Empty nest blues

My kids have made new friends on our block. My neighborhood is a mix of families like mine, elderly people who have lived in their homes since they were constructed in the post-WWII urban sprawl, and college kids renting temporary digs. It’s a nice neighborhood, and our street is limited access, so there’s not a lot of through traffic, so we can usually enjoy the illusion of some peace and quiet, despite living so close to downtown. But even though we’ve seen the occasional other kid or two in the neighborhood, and even on our street, we haven’t befriended any of them really until just recently. 

Now my son’s up at the crack of dawn, ready to get on his bike and pedal over to his new friend’s house. Because we don’t let him bike out of our sight (ah, the joys of modern parenting), he zips up and down the street with his new buddies, or they race up and down the sidewalk shooting Nerf guns at each other. You can hear them laughing and shouting from a mile away, I’m sure. And they take turns running into and out of my house, and their house, with a jubilant energy that’s enviable.

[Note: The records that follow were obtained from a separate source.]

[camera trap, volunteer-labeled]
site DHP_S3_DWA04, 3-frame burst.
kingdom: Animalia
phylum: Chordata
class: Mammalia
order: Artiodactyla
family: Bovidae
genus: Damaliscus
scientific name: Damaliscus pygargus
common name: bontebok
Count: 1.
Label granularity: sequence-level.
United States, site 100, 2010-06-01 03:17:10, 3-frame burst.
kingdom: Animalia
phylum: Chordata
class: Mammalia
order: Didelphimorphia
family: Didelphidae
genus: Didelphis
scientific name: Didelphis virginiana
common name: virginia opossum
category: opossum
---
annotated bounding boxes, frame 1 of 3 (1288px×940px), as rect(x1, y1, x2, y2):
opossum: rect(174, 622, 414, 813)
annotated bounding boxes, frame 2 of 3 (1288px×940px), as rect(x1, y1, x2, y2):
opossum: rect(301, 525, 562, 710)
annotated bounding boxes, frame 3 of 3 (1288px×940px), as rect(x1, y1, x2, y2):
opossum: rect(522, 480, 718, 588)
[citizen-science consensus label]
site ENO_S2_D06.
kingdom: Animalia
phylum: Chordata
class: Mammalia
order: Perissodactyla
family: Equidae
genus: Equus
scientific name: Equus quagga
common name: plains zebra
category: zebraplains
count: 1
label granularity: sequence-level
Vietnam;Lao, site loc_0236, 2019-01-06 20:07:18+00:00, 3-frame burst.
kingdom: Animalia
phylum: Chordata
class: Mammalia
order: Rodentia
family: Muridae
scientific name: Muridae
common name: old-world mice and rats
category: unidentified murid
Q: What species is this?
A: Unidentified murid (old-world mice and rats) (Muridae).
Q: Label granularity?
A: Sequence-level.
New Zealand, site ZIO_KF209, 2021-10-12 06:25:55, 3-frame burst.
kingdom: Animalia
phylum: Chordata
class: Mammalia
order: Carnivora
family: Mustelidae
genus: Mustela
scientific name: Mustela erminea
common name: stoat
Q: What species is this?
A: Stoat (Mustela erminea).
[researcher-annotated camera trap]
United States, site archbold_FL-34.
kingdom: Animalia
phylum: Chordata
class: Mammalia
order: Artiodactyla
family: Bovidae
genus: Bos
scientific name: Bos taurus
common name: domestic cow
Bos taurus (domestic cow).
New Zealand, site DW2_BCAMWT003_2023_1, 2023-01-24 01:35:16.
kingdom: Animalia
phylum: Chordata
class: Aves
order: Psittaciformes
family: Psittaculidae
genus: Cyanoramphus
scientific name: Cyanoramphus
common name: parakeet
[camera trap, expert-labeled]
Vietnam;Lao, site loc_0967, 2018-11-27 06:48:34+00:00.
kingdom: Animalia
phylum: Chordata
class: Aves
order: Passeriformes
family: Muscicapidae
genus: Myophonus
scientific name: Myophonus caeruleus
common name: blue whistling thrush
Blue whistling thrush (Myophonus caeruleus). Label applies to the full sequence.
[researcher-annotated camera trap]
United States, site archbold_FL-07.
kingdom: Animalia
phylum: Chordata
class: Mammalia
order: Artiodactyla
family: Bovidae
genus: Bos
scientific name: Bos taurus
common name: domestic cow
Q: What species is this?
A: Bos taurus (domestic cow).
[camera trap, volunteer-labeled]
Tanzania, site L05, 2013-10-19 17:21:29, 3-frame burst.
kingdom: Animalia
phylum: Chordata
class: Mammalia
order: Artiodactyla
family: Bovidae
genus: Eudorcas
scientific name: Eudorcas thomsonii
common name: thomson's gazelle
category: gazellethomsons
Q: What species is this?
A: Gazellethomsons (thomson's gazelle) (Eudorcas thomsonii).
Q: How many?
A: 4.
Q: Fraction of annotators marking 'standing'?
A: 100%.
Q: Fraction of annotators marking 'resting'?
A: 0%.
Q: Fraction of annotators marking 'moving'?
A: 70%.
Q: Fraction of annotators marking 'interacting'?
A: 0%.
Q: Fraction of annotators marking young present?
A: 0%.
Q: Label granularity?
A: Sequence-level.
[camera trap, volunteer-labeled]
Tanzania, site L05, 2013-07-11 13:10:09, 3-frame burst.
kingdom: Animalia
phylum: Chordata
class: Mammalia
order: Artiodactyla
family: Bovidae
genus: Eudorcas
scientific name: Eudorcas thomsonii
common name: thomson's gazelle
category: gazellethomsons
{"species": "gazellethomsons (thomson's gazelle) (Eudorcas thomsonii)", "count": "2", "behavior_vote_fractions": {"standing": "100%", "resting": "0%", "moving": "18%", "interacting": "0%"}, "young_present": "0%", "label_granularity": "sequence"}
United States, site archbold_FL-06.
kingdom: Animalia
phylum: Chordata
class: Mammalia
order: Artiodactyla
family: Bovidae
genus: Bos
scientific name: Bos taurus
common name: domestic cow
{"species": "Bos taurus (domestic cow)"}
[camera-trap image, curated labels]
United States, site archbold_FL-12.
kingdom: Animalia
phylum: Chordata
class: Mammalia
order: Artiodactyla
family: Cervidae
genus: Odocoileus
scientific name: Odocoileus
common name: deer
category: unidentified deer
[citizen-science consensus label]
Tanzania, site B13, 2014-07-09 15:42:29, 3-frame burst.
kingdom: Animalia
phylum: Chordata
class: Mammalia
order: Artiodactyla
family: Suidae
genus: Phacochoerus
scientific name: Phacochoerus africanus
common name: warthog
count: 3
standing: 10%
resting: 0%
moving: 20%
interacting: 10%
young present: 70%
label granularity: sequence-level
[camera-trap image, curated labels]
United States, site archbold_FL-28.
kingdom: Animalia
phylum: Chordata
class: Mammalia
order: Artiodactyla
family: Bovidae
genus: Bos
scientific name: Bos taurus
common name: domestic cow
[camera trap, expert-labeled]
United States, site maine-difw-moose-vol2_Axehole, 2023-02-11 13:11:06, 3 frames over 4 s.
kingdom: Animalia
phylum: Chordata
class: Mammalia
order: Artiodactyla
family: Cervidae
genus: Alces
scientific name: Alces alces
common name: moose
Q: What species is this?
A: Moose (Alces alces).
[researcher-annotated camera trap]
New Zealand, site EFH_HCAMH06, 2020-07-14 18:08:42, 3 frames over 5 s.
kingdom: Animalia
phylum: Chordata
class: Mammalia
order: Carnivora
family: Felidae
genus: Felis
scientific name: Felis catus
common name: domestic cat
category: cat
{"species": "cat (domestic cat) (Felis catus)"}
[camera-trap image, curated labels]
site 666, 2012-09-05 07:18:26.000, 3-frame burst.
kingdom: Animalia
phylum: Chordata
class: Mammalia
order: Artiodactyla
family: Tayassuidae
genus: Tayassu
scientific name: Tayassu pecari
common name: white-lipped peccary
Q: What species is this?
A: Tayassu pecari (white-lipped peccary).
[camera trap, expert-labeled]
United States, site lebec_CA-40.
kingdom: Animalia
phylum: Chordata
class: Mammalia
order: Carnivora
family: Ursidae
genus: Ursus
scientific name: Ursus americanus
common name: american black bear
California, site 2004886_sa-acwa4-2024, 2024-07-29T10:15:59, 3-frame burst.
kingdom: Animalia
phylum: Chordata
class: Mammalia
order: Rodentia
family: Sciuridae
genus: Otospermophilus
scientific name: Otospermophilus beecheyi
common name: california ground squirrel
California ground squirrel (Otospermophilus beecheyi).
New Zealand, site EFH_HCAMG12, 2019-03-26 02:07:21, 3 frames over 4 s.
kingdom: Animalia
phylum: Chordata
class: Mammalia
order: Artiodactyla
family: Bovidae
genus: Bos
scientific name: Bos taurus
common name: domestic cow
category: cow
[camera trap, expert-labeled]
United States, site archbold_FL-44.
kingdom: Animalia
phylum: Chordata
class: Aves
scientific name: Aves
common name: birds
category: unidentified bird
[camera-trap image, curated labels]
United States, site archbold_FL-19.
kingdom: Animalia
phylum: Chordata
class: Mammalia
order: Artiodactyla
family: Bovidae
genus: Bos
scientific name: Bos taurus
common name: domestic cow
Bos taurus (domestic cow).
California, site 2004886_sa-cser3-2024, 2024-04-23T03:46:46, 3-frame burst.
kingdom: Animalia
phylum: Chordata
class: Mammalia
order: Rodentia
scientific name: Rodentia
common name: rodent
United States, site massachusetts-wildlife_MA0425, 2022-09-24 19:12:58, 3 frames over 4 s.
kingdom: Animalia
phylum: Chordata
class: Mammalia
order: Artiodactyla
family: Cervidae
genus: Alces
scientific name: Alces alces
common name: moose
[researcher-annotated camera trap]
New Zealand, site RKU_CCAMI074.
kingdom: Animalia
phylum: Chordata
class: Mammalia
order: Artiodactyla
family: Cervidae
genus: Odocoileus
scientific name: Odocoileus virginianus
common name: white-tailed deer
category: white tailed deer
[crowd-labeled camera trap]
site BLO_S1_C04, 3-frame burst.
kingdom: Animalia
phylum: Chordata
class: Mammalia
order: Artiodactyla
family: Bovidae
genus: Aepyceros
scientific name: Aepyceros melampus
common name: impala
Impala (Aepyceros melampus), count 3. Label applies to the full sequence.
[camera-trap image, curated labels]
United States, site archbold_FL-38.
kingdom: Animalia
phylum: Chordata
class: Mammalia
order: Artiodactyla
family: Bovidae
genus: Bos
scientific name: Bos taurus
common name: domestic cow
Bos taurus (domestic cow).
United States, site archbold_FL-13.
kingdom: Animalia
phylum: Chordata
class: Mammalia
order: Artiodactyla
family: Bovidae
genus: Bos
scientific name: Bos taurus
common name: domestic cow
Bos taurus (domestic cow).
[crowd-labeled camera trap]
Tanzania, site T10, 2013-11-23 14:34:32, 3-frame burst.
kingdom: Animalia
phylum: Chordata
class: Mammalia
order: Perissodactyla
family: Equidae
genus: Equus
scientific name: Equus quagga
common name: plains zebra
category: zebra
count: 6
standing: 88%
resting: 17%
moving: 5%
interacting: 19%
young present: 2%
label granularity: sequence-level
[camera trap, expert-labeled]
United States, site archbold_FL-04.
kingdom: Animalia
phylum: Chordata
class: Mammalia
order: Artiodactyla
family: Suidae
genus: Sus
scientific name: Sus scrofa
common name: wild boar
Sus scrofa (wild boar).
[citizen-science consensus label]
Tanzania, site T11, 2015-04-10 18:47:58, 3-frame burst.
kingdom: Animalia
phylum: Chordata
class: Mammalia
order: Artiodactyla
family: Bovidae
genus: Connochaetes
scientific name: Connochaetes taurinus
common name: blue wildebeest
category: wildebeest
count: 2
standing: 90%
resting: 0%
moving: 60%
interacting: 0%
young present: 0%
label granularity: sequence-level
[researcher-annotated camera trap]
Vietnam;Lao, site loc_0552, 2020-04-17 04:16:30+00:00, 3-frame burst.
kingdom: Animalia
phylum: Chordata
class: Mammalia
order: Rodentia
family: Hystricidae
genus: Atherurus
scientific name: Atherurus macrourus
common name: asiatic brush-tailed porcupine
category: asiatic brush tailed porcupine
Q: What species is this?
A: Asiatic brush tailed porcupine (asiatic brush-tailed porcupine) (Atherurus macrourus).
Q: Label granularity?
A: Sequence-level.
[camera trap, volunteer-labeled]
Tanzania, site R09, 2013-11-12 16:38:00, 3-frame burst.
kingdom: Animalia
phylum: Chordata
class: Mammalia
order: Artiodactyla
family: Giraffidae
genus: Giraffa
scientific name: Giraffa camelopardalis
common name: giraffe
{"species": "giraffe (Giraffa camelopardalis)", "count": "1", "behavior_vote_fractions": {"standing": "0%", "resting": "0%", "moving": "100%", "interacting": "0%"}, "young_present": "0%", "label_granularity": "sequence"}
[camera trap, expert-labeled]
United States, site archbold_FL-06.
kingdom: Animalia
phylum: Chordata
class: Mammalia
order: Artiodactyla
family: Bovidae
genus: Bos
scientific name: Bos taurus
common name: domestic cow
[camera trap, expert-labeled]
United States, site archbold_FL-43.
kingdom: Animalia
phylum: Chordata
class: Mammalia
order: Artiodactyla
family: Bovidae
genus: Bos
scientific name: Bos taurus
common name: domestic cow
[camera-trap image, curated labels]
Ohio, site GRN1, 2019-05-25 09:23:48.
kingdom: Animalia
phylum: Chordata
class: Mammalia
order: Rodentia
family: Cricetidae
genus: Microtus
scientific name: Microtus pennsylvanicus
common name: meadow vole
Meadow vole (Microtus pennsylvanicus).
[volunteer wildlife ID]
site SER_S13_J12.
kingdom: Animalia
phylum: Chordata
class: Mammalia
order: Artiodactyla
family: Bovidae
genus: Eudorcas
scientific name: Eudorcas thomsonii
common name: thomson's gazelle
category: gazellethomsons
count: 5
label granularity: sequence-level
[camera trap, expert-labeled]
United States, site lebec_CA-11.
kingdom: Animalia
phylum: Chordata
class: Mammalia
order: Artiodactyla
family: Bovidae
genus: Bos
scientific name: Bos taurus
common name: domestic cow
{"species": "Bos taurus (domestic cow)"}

And I’m sick of it already.

I’m glad they’ve made friends, don’t get me wrong. But in the time span of 72 hours, I’ve gone from struggling to keep them entertained and warding off the persistent whines of “I’m boooooored!” to now only seeing them in passing as they either zip by on their bikes, or zip through the house for the back yard. Trying to get them to come in for lunch is like pulling teeth. At dinner time, you’d think I was torturing them, the way they complain and gripe. To make matters worse, I can’t corral them into the house for five minutes before their friends show up at my front door, wondering if they can come back outside and play now.

This is a big adjustment for me. I’m used to having my kids around. During the school year, yeah, I’m okay with them being gone, but it’s summertime now, and they’re supposed to be here. We’re supposed to be doing family things. I’m supposed to be whining about no free time, and missing my personal space — not suddenly wondering why in the hell I’ve got it.

I know it’s inevitable – the shifting of the centers of their respective worlds from me and my husband to their friends. But as with the deodorant and talks about puberty, I wasn’t ready for empty nest syndrome to hit quite so soon.